== SOURCE TEXT ==

Are courts like military dictators? The case of head scarves & judicial review in Turkey

Truly foundation constitutional decisions are (thank God) no longer made in the United States. To witness life-or-death constitutional decision-making, one needs to go abroad. It is a tribute to the parochial character of American legal academia that the major law blogs have mostly ignored one of the world’s most important constitutional controversies -- the Turkish Supreme Court’s decision to hear a prosecutor’s indictment asking that the ruling AK (“Justice & Development”) Party in Turkey should be banned because it violated Turkish principles of secularism. Compared to this monumentally important constitutional moment, Heller and Boumediene come off as relatively technical bagatelles.

As commentators and the European Union have noted, the Court’s likely decision to ban the AKP amounts to a coup d’etat -- one that has the active complicity of the military. With so much hanging in the balance, it seems frivolous to note that the Turkish case provides a lovely real-life reductio ad absurdum of ideological stances popular among in American legal academics, forcing all of us to confront the logical and, indeed, practical, implications of our wilder hypos for 1l students. For those who believe, like Judge Bork, that politicized judicial review constitutes a sort of military coup, the Turkish case provides ample confirmation. But it also highlights the difference between judicial and military coups – differences that attacks on judicial “activism” conceal, because they do not really take the “coup” analogy seriously. Likewise, for those who are enamored of secularism and separation of church and state, the Turkish case highlights the oppressive nature of “separationism.” But it also forces the anti-Lemon "neutralists" to think carefully about the ways in which crude statements about the harmlessness of "private" decisions depend on empirical assumptions that we seldom make explicit.

But, first, a little background on the case.

The Turkish case began when President Gul, fresh from a landslide victory in last summer's special election, pressed for and obtained amendments to the Turkish Constitution permitting female students to wear head scarves in public universities. Although the amendments were enacted according to the proper procedures, the Turkish Supreme Court disallowed them on the ground that they were inconsistent with the spirit of secularism that has governed Turkey since Kemal Ataturk founded the modern Turkish republic in the 1920s.

The decision to forbid a properly ratified constitutional amendment might strike an American as taking the anti-democratic possibilities of judicial review to new heights never scaled by SCOTUS. (When Elihu Root pressed such an argument against the 18th Amendment in 1920, the SCOTUS essentially laughed him out of court). But the Turkish Supreme Court is prepared to go much farther. At the request of a prosecutor who cites the AKP’s support for the head scarf amendments as evidence that the AKP is disloyal to Kemalist secular ideals, the Court has agreed to hear an indictment seeking to ban the AKP and 71 specifically named AKP politicians from Turkish politics.

===

■ REQUIREMENTS ■
[1] In the head scarf passage, retype everything from "The Turkish case began" down to "in the 1920s.".
[2] Can you condense the paragraph of the head scarf passage that opens "The Turkish case began when" into a short bulleted list that keeps its main facts?
[3] According to the head scarf passage, how many AKP politicians are specifically named in the indictment the Court agreed to hear?

== DATA PROVIDED ==

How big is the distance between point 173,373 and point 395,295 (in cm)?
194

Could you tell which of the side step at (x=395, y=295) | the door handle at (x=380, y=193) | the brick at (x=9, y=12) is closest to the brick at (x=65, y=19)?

===

■ EXPECTED ANSWERS ■
[1]
The Turkish case began when President Gul, fresh from a landslide victory in last summer's special election, pressed for and obtained amendments to the Turkish Constitution permitting female students to wear head scarves in public universities. Although the amendments were enacted according to the proper procedures, the Turkish Supreme Court disallowed them on the ground that they were inconsistent with the spirit of secularism that has governed Turkey since Kemal Ataturk founded the modern Turkish republic in the 1920s.

[2]
- President Gul won a landslide in last summer's special election.
- He then pressed for and obtained amendments to the Turkish Constitution that allowed female students to wear head scarves in public universities.
- The amendments were enacted according to the proper procedures.
- The Turkish Supreme Court disallowed them anyway. It held that they conflicted with the spirit of secularism that has governed Turkey since Kemal Ataturk founded the modern republic in the 1920s.

[3] 71